It is conceivable that the evaluation of morphology as well as the results of immunohistochemistry and molecular biology techniques depend on pre-analytical, analytical, and post-analytical parameters. The pre-analytical steps are of particular importance due to the peculiarities of the bone marrow specimen, which contains bony trabecules and the vulnerable intertrabecular spaces and thus represents a special challenge to the chosen fixation and decalcification protocols. These pre-analytical steps in BMT processing are however not standardized. There is an enormous variation in the processing protocols among hematopathology laboratories leading to the usage of different fixatives and decalcification procedures. All these procedures have several advantages and also disadvantages, in particular regarding preservation of antigens and nucleic acids, turnaround time, and also toxicity of some components [3–6].
Also we have established a decalcification protocol for our laboratory, which allows an excellent preservation of morphology and extensive immunohistochemical studies within a reasonable turnaround time, so that a comprehensive pathology report is accomplished within two working days after receipt of the BMT biopsy. However we have been confronted with frequent negative molecular pathology results due to major degradation of nucleic acids.
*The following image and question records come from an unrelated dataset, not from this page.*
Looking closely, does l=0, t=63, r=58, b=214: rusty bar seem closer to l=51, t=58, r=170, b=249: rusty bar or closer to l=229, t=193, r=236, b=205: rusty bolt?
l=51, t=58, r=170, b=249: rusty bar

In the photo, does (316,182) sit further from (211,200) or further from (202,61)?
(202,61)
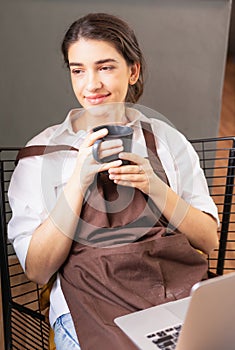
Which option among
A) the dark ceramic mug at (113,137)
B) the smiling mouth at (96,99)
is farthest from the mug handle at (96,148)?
the smiling mouth at (96,99)

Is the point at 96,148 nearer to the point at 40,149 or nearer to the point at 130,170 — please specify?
the point at 130,170

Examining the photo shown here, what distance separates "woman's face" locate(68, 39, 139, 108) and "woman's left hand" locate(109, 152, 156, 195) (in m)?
0.14

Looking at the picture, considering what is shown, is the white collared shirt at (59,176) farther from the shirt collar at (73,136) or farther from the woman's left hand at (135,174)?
the woman's left hand at (135,174)

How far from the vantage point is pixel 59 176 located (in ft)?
4.02

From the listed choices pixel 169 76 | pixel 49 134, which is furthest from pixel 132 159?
pixel 169 76

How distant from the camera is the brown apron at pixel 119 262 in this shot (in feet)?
3.65

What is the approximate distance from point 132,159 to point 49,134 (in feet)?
0.77

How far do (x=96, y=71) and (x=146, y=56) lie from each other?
977 millimetres

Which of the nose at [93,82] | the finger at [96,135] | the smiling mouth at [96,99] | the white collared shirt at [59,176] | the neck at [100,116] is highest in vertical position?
the nose at [93,82]

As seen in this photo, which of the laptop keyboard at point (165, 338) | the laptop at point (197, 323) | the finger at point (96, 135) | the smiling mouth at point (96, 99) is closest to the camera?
the laptop at point (197, 323)

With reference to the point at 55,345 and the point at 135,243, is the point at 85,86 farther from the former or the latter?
the point at 55,345

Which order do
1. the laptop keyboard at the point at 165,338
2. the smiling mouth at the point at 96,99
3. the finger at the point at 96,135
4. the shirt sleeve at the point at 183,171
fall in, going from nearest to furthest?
the laptop keyboard at the point at 165,338 < the finger at the point at 96,135 < the smiling mouth at the point at 96,99 < the shirt sleeve at the point at 183,171

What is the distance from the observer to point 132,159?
1.12m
In the present study we wanted to investigate whether a recently available non-toxic decalcification procedure could bypass the disadvantages of our and of most other currently used protocols and allow a BMT processing that fulfills the requirements for contemporary bone marrow diagnostics.
2 Materials and Methods
2.1 Routine Pre-analytical Steps in Our Laboratory
Bone marrow trephines are sent to us in 10 % neutral buffered formalin. The trephines are kept in this solution for at least additional 6 h at room temperature without any agitation and are placed afterwards in the decalcification solution. The decalcification solution used by our laboratory contains EDTA as well as 10 % formaldehyde adjusted at pH 7.0. The advantage of this solution is that fixation and decalcification are performed in parallel. The trephines are incubated in this solution without any agitation at 65 °C for 18 h. After decalcification the specimens are embedded in paraffin using a rapid microwave tissue processor (KOS, Milestone, Sorisole, Italy). The blocks are cut and the obtained paraffin sections are subjected in parallel to conventional stains (Haematoxylin and Eosin, Giemsa, periodic-acid Schiff (PAS), iron stain and Gomori silver impregnation) and to immunohistochemistry using varying antibody panels according to the presumed clinical diagnosis and particular requests from the hemato-oncologists. This procedure allows a comprehensive histological and immunohistochemical analysis of a BMT within 30 h after reaching our laboratory.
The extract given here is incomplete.